Based on what we have:
Changes in a DoD IS’s IA Controls determine whether or not a system will need a reaccrediation. There is no specifics on what can force a reaccrediation. So we must conclude that there is no “magic bullet” that will instantly create the need for a reaccreditation. In other words, no modifications to a certain hardware or software or certain subsystems or even the changes to network architecture will be the reason for reaccreditation every single time.
Significant changes to IA Controls are the only thing we can really put our finger on.
So lets say that IA Control, DCCS-2, Configuration Specification was changed on an Information System. This IA Control deals with making sure the all IA Enabled and IA Products have the DISA Security Technical Implementation Guides (or equivalent) applied. Maybe an example will help us understand the process of determining reaccreditation: A DoD Information System Owner requests the addition of four new storage devices to the system enclave. Lets say, that these storage devices will have an adverse affect on the security posture of the overall system because they are not in compliance with DCAS-2, Acquisition Standards… so the storage devices have not gone through NSA/Common Criteria. Additionally the storage devices will not be compliant with DCCS which means they will not have security in accordance with DISA/NSA checklists and guidance.
Prior to being implemented or even tested the request for this change should go through the configuration management process where the IAM will tell the Program Manager and System Owner (or is representative) the security impact to the over all system. He or she would have to explain to them that the change may affect the current ATO, because they will now be non-compliant on two (possibly more controls) that were previously compliant. The IAM would also be wise to get in contact with other subject matter experts such as the system administrator and/or IAO would be in charge of implementing and testing the system. The IAM might also contact the Certifying Authority (or representative) to determine if such a change would create the need for a reaccreditation.
One thing the IAM does NOT want to do is simply sign the Program Managers and System Owners up for some changes to the system that would jeapordise the Authorization to Operate. The IAM should do their homework and present the real risk of the modifications to the system owner. CYA is paramount.
Once the IAM determine the impact, and the modification are made:
According to DoD 8500.2, 5.8.5. “ensure that IA-related events or configuration changes that may impact accreditation are reported to affected parties, such as Information Owners and DAAs of interconnected DoD information systems.”
Some older regulations are more specific.
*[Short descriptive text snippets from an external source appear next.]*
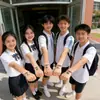 Pulseras Coloridas para Niños y Bebés, Pulseras de Hilo Rojo, Pulseras para Parejas, Joyería de Estilo Chino Tradicional, Regalos de Atracción Turística, Souvenirs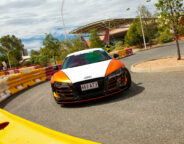 Street Machine Events Red Centre Nats 26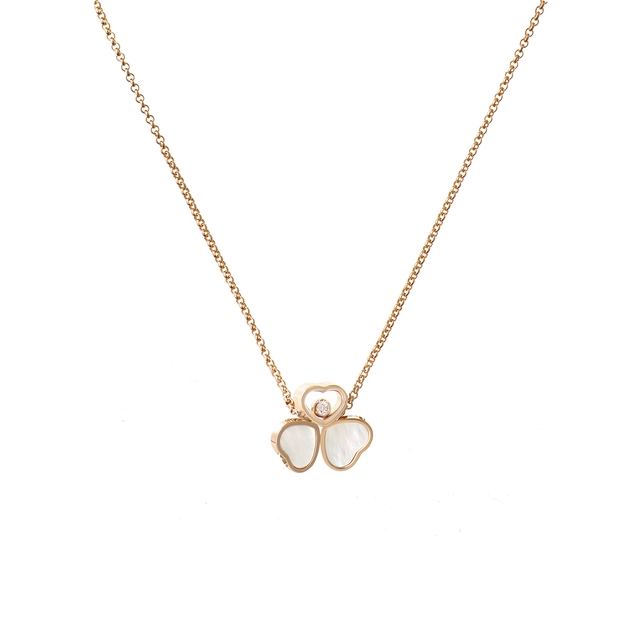 Naszyjnik złoty CHOPARD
AR 380-19, AIS System Security for example:
a. All AIS, except those designated as nonsensitive, will be formally reaccredited within 3 months after any of the following occurs:
(1) Addition or replacement of a mainframe or significant part of a major system.
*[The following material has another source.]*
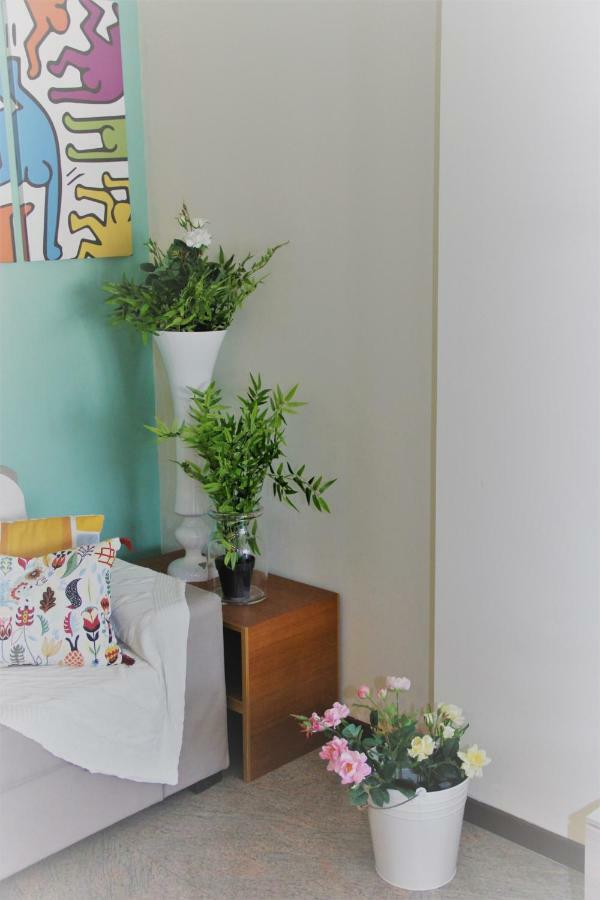 Ferienwohnung Downtown Eco Chic Mailand Exterior foto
(2) A change in sensitivity designation (para 2-2a).
(3) A change in security mode of operation (para 2-2b).
(4) A significant change to the operating system or executive software.
(5) A breach of security, violation of system integrity, or unusual situation that appears to invalidate the accreditation.
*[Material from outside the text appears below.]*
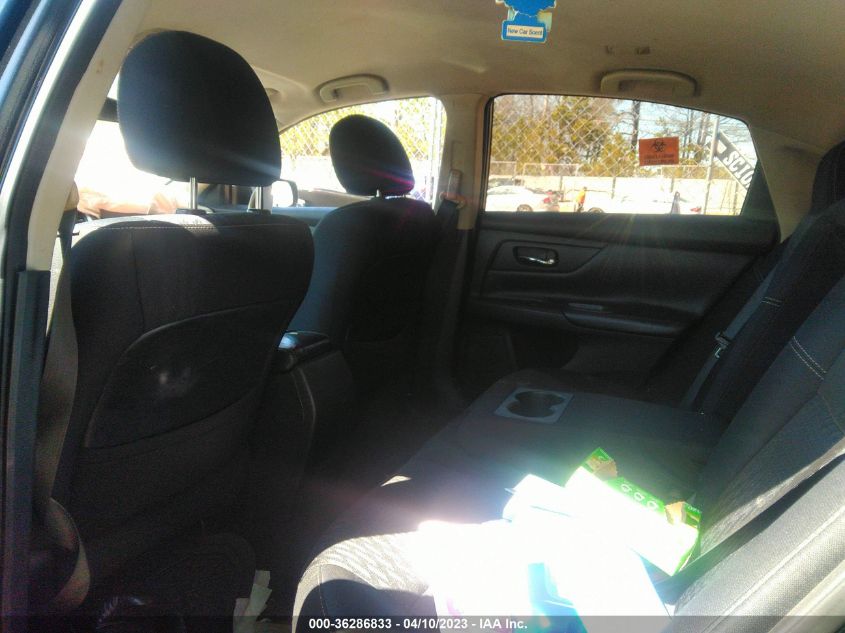 2016 NISSAN ALTIMA 2.5 - 1N4AL3APXGC204845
(6) A significant change to the physical structure housing the AIS that affects the physical security described in the accreditation.
(7) Three years has elapsed since the effective date of the existing accreditation.
b. Reaccreditation will include the same steps accomplished for the original accreditation; however, those portions of the documentation that are still valid need not be redone.
AR 380-19 has been replaced with AR 25-5 which is pretty high level.